Sandy seemed to have picked up Willow’s restlessness, because he couldn’t settle, either. He kept sticking his head round her door to see if they’d heard from Rogerson’s mobile provider. He was still triumphant after finding the witness in the airport, and he had a stake in the information. In the end she sent him to make tea, though she was awash with the stuff. All the time she was looking at her watch or staring at the white plastic clock on the office wall. She could hear the minutes tick. Despite the yoga and the mindfulness, she’d never been much good at waiting. She was just about to call the phone company again and was building herself up for another confrontation, when the email came through. Sandy came in with the two mugs of tea and she swivelled the screen so that he could read it at the same time as her.
‘What do you think?’
She thought Sandy must have spent too long in Perez’s company, because he gave the same one-word answer as his boss had done half an hour before. ‘Interesting.’
Willow was on her feet, staring at the mind-map, which was still on the whiteboard. The pattern that had seemed fuzzy and inexplicable now made perfect sense.
‘I need to talk to Alison Teal’s brother in prison. Can you phone them, Sandy? See if you can sort it out?’ Because words and ideas were tumbling through her head and she needed to concentrate to make sense of them. She didn’t need distractions. Besides, Sandy would be good at a task like that. Persistent but polite. She was so wired that she worried she might end up shouting again. ‘I don’t need a video-link this time. Just a phone call will do.’

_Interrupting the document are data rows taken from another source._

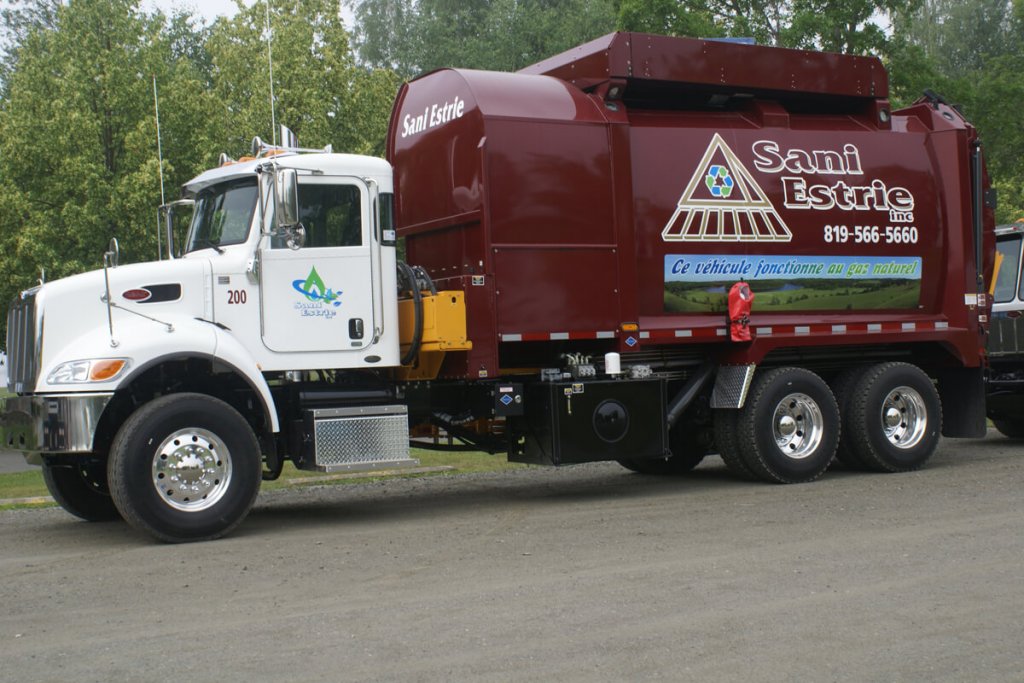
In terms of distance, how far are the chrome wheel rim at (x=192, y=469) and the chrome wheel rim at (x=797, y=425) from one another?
5551mm

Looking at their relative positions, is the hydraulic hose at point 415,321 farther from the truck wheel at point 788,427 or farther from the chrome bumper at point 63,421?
the truck wheel at point 788,427

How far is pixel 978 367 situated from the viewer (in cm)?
1389

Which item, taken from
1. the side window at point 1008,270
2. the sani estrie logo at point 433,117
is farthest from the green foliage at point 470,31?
the sani estrie logo at point 433,117

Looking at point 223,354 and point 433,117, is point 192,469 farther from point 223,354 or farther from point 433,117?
point 433,117

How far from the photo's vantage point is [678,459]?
46.4 feet

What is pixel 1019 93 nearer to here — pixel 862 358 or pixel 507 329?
pixel 862 358

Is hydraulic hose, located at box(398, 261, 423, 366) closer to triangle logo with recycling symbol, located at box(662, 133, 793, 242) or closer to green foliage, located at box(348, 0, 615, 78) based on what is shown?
triangle logo with recycling symbol, located at box(662, 133, 793, 242)

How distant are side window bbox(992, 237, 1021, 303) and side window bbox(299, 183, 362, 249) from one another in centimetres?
955

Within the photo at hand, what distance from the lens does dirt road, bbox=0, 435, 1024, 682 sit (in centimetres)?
588

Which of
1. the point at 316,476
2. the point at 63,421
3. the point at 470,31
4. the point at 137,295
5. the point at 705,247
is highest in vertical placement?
the point at 470,31

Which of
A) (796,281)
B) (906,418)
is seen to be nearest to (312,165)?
(796,281)

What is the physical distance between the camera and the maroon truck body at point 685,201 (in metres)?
11.2

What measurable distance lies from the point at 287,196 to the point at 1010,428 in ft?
37.2

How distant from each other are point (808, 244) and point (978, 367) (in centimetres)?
269
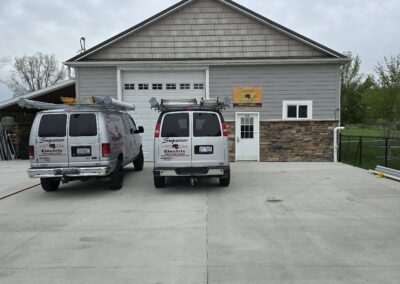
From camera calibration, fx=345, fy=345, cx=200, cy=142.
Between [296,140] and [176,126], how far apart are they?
7766 millimetres

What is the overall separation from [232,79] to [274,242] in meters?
10.5

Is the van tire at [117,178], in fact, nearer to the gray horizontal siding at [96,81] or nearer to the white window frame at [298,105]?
the gray horizontal siding at [96,81]

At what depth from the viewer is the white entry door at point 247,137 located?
14.7 metres

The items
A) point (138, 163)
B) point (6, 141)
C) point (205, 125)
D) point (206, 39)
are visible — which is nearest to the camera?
point (205, 125)

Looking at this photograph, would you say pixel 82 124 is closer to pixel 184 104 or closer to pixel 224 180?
pixel 184 104

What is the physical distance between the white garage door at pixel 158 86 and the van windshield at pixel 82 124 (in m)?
6.99

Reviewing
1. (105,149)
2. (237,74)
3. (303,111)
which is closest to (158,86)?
(237,74)

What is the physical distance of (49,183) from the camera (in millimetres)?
8867

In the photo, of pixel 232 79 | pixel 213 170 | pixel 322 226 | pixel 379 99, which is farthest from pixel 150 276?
pixel 379 99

He nodded and left the room, bewildered, but knowing better t
han to ask for more details.
He bounded back a quarter of an hour later, grinning. ‘All sorted. If you ring this number in ten minutes, Teal will be in the governor’s office ready to talk to you.’
‘Sandy Wilson, you’re a bloody miracle-worker!’ She could feel the case moving forward now. It was physical, like a rumble beneath her feet, like the soil sliding down the hill during the landslip. Unstoppable.
‘No problem.’ But Sandy was blushing, as delighted as she was. It seemed the assistant governor was a birdwatcher. Obsessed. A regular visitor to Shetland. He’d been happy to help in any way he could, glad of another, informal link to the islands. ‘I’ve promised to take him out for a beer next time he’s up.’
‘I’ll tape the conversation,’ Willow said, ‘so I can play it back to you as soon as we’re done, but I don’t want an audience when I’m talking to him, Sandy. Is that OK? I need to be able to focus.’ She paused. ‘My performance has to be just for Teal.’
Sandy left the room without comment. If he was disappointed, Willow didn’t notice. She was making notes on a scrap of paper on the desk in front of her.
She looked at her watch again, took a deep breath, made the call. The man who answered had an educated southern accent. Warm, interested. He sounded more like an old-fashioned schoolmaster than someone who worked with offenders. Willow created a back-story for him in her head as he introduced himself: he’d be someone who’d been brought up to take responsibility for people less fortunate than himself. His father was a priest, maybe. Or a socialist intellectual. She wondered what his colleagues made of him and hoped he wouldn’t become hardened and cynical. She forced herself to listen to his words.
‘I wish I were in the islands with you.’ His voice was wistful. ‘It’s my favourite place in the world.’ Then he dragged himself back to the present. ‘I have Jonathan with me. I’ll put him on the line.’
Teal sounded even younger than he had on the video-link. Perhaps he had no idea why he’d been dragged to the governor’s office and was scared. Willow took the interview slowly, felt the rhythm of it like a poem and pulled him with her, so eventually he felt the need to answer as he would join in the chorus of a song.